- _INSTRUCTIONS TO FOLLOW_
Copy the stretch of lines from the one containing "How far are" through the one containing "Is (x=33, y=41)", both included, exactly as they appear.

- _DATA SHOWN_
_ _ _ _ _

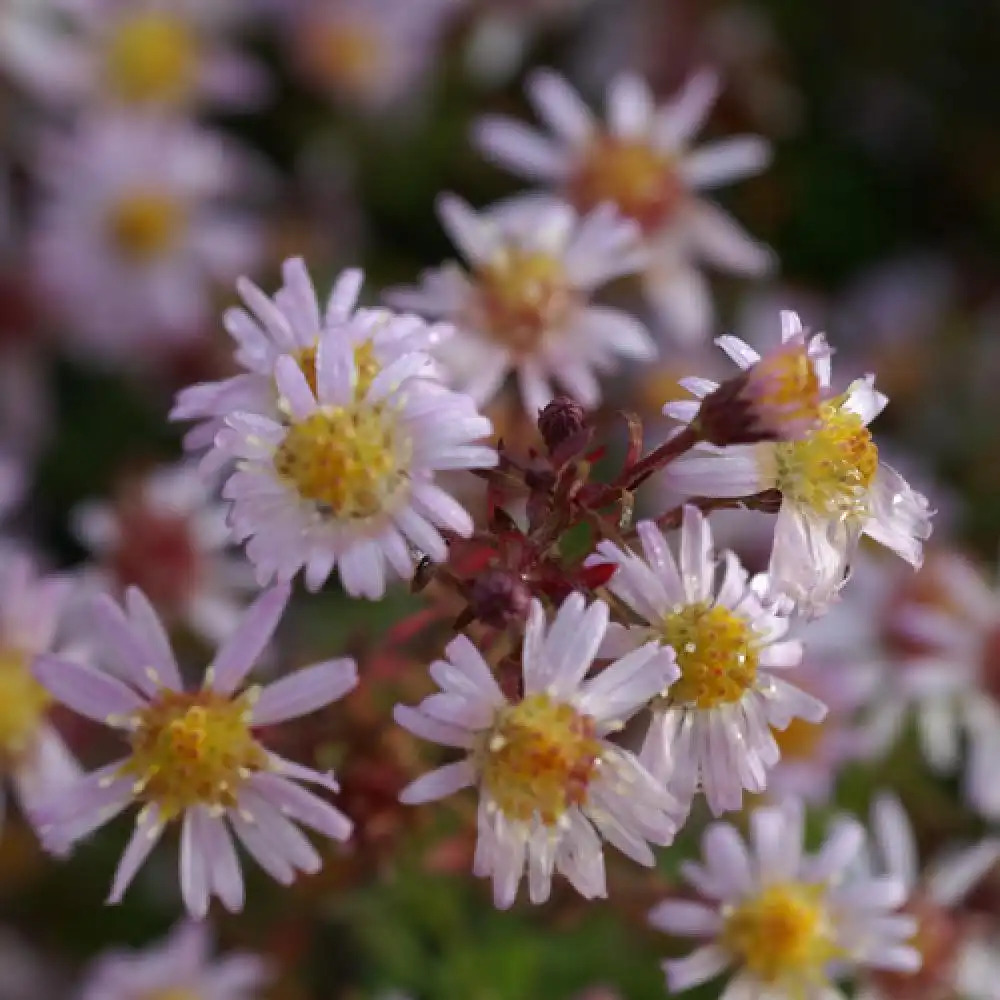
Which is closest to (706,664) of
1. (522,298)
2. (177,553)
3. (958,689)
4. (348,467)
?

_ _ _ _ _

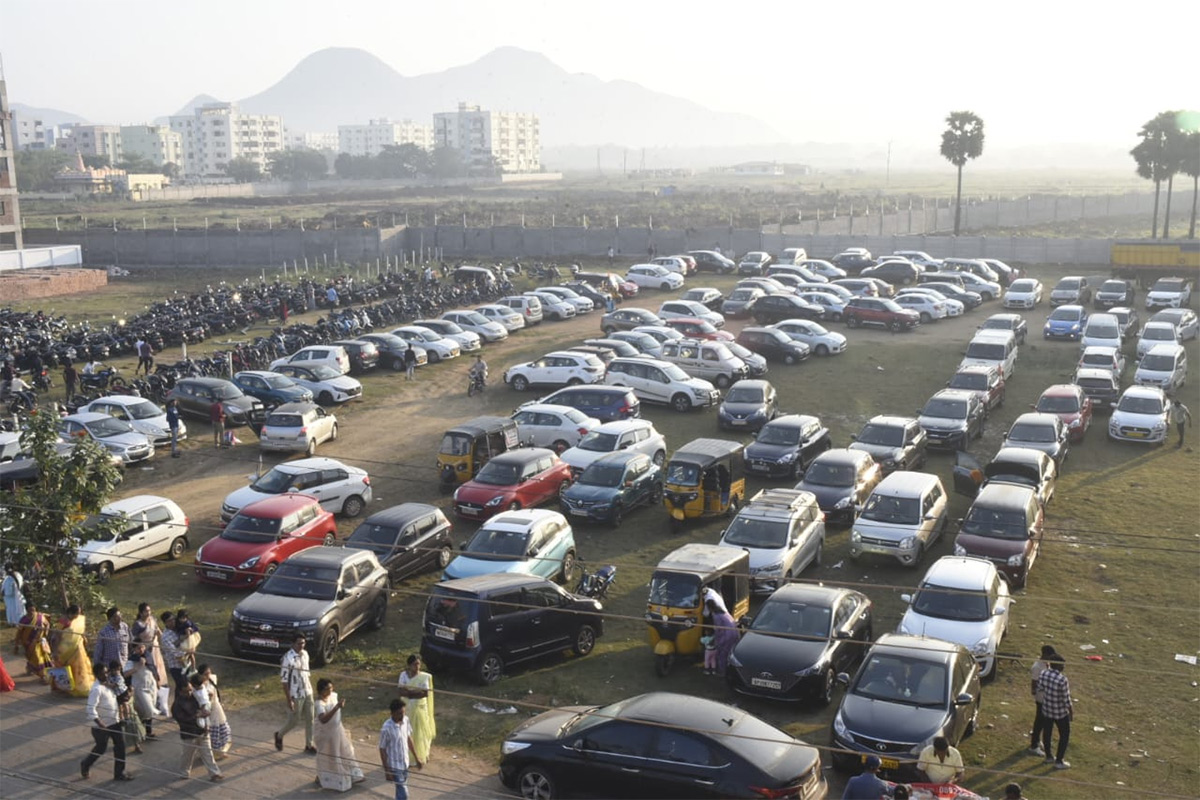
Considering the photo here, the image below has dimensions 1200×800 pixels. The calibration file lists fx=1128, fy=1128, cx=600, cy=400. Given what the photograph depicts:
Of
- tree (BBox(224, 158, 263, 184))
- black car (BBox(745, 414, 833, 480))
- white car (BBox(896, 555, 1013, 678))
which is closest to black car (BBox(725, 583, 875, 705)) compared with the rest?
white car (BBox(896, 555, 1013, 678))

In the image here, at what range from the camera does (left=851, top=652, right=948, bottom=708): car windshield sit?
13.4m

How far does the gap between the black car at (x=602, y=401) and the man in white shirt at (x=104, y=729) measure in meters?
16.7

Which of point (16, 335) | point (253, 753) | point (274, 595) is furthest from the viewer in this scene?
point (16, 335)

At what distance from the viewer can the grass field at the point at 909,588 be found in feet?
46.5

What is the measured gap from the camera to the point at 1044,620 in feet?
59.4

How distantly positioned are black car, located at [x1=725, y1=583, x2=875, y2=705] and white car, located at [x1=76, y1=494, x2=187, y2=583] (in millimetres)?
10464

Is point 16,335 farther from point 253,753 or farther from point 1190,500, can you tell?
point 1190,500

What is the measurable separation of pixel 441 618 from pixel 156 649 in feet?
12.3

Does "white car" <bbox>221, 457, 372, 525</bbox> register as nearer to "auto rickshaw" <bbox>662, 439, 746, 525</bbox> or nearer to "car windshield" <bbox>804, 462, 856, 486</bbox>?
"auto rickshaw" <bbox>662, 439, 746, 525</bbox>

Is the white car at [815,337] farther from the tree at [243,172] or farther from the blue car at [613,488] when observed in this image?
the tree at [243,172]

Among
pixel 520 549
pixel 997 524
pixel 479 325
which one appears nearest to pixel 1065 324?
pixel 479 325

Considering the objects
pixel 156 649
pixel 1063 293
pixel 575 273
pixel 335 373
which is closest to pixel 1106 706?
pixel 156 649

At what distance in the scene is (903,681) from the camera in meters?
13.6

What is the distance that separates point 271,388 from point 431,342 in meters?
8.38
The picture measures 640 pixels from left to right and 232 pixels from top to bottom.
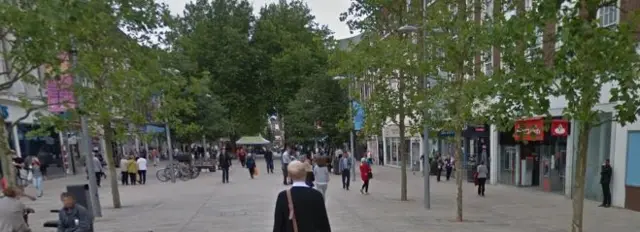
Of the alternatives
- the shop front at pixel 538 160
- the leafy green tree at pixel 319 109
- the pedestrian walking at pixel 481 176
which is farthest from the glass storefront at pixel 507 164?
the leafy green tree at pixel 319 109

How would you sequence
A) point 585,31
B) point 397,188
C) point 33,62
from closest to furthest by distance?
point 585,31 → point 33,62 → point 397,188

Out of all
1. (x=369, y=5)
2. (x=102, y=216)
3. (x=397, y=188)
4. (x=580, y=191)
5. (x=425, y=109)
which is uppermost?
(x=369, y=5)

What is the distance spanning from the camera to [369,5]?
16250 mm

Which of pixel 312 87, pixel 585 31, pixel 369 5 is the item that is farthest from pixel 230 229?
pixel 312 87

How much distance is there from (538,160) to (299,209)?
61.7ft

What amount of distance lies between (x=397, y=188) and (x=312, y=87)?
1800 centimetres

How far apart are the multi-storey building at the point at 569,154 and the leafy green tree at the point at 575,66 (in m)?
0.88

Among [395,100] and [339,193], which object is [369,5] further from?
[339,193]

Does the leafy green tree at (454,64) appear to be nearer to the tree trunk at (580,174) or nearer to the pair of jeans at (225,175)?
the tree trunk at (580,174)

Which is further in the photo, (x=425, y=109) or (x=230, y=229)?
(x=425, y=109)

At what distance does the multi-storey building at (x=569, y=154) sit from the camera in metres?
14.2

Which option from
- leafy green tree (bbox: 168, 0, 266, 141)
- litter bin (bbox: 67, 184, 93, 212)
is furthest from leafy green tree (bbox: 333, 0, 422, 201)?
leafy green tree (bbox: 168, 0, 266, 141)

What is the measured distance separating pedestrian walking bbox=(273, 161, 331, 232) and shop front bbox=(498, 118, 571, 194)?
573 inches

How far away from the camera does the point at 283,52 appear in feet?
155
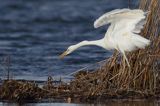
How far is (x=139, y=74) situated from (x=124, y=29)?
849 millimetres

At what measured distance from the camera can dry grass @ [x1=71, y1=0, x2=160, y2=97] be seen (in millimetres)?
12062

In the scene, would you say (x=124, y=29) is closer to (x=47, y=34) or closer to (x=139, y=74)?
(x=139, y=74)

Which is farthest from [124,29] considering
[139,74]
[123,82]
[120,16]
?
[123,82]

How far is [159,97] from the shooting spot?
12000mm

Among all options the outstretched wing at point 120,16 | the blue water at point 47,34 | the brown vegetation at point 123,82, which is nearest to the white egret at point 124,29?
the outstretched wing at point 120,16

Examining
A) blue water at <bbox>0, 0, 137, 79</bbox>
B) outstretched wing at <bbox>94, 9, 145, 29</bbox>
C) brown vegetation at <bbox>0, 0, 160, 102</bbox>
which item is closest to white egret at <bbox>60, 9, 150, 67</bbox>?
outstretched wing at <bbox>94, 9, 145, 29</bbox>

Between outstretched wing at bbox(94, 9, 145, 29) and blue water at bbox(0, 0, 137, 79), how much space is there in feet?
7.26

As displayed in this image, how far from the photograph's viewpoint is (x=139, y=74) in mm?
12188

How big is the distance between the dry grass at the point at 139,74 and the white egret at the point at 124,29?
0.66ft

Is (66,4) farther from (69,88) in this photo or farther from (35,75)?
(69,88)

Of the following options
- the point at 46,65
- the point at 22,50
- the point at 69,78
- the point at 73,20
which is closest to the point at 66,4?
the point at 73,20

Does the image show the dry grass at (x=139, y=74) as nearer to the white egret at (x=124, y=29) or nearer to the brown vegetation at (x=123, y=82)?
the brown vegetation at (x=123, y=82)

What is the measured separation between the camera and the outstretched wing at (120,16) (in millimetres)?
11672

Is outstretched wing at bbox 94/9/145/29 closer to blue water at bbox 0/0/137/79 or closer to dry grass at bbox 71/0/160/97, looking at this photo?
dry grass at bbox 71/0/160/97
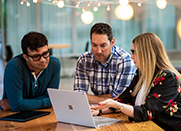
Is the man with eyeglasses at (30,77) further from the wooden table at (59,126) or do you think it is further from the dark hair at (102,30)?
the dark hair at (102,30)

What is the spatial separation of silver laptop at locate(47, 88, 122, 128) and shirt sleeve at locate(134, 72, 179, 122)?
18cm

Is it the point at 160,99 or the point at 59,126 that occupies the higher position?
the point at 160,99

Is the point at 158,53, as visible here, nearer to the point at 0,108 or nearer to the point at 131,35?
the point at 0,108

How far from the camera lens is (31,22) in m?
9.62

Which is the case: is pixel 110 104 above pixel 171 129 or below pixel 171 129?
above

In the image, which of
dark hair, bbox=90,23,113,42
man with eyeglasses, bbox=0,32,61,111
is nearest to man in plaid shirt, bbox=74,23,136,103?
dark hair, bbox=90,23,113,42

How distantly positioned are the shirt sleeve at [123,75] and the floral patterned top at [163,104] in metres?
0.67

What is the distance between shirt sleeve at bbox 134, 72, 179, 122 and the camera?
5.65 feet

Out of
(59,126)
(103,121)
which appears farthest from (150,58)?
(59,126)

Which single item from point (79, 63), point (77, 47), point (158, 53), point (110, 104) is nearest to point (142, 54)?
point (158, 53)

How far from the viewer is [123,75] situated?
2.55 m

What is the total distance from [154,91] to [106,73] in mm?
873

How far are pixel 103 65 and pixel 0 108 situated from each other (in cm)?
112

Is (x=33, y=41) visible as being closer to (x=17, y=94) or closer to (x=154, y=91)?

_ _ _ _ _

- _EXERCISE SOLUTION_
How far are pixel 103 65 and pixel 0 108 situated from each other (in cm)?
112

Is (x=33, y=41) visible as being closer to (x=17, y=94) or closer to (x=154, y=91)?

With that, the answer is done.